Rewrite the listing below, putting "wall cladding" wherever "horizontal siding" occurs and leaving everything else unchanged.

## begin

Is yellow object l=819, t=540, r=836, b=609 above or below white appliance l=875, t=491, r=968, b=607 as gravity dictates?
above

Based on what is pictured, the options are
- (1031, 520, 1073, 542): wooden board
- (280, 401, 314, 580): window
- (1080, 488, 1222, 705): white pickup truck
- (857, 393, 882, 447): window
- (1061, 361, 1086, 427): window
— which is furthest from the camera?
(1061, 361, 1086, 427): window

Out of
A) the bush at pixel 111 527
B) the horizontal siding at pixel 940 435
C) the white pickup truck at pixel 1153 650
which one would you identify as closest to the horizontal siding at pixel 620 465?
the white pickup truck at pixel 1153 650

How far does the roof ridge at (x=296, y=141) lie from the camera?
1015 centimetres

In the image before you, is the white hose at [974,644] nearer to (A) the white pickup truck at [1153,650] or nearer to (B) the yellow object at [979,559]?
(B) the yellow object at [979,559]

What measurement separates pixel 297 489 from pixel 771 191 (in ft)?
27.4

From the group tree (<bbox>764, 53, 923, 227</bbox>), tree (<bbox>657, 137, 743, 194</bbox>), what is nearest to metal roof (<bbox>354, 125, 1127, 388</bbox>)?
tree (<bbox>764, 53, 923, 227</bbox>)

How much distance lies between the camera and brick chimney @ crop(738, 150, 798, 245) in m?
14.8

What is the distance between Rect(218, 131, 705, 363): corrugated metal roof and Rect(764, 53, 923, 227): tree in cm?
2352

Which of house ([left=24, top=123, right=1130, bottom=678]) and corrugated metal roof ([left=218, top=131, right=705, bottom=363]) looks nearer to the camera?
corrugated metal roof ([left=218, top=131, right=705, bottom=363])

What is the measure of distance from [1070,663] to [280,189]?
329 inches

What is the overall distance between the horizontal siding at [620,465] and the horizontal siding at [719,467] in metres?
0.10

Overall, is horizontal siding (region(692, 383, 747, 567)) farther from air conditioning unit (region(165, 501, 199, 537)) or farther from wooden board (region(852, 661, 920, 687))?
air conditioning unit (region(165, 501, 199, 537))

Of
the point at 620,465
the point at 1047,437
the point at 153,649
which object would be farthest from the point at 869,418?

## end

Complete output:
Is yellow object l=819, t=540, r=836, b=609 above or below white appliance l=875, t=491, r=968, b=607 as gravity dictates?
above

Based on what is pictured, the options are
- (1031, 520, 1073, 542): wooden board
- (280, 401, 314, 580): window
- (1080, 488, 1222, 705): white pickup truck
- (857, 393, 882, 447): window
- (1061, 361, 1086, 427): window
— which is furthest from the camera?
(1061, 361, 1086, 427): window

Out of
A) the bush at pixel 111 527
B) the wall cladding at pixel 940 435
C) the white pickup truck at pixel 1153 650
which one would you identify as closest to the wall cladding at pixel 620 465?
the white pickup truck at pixel 1153 650

How far does the roof ridge at (x=296, y=141) lie from the camera?
1015 centimetres

In the image before you, is the white hose at [974,644] nearer to (A) the white pickup truck at [1153,650] or nearer to (B) the yellow object at [979,559]?
(B) the yellow object at [979,559]

What measurement separates pixel 297 489 from pixel 771 191 (in ft)?
27.4

From the group tree (<bbox>764, 53, 923, 227</bbox>), tree (<bbox>657, 137, 743, 194</bbox>), what is nearest to metal roof (<bbox>354, 125, 1127, 388</bbox>)?
tree (<bbox>764, 53, 923, 227</bbox>)

How much distance lies between the camera and brick chimney @ crop(738, 150, 798, 245) in m?
14.8

What is the distance between Rect(218, 131, 705, 363): corrugated metal roof and Rect(764, 53, 923, 227): tree in cm?
2352

Which of house ([left=24, top=123, right=1130, bottom=678]) and corrugated metal roof ([left=218, top=131, right=705, bottom=363]) looks nearer to the camera?
corrugated metal roof ([left=218, top=131, right=705, bottom=363])

What is the measure of distance from [1070,663] to [280,189]?
329 inches

What is the overall distance between the wall cladding at [620,465] and the wall cladding at [719,467] in metres?
0.10

Overall, is wall cladding (region(692, 383, 747, 567)) farther from air conditioning unit (region(165, 501, 199, 537)) or farther from wooden board (region(852, 661, 920, 687))?
air conditioning unit (region(165, 501, 199, 537))

Of
the point at 620,465
the point at 1047,437
the point at 153,649
which object would be farthest from the point at 869,418?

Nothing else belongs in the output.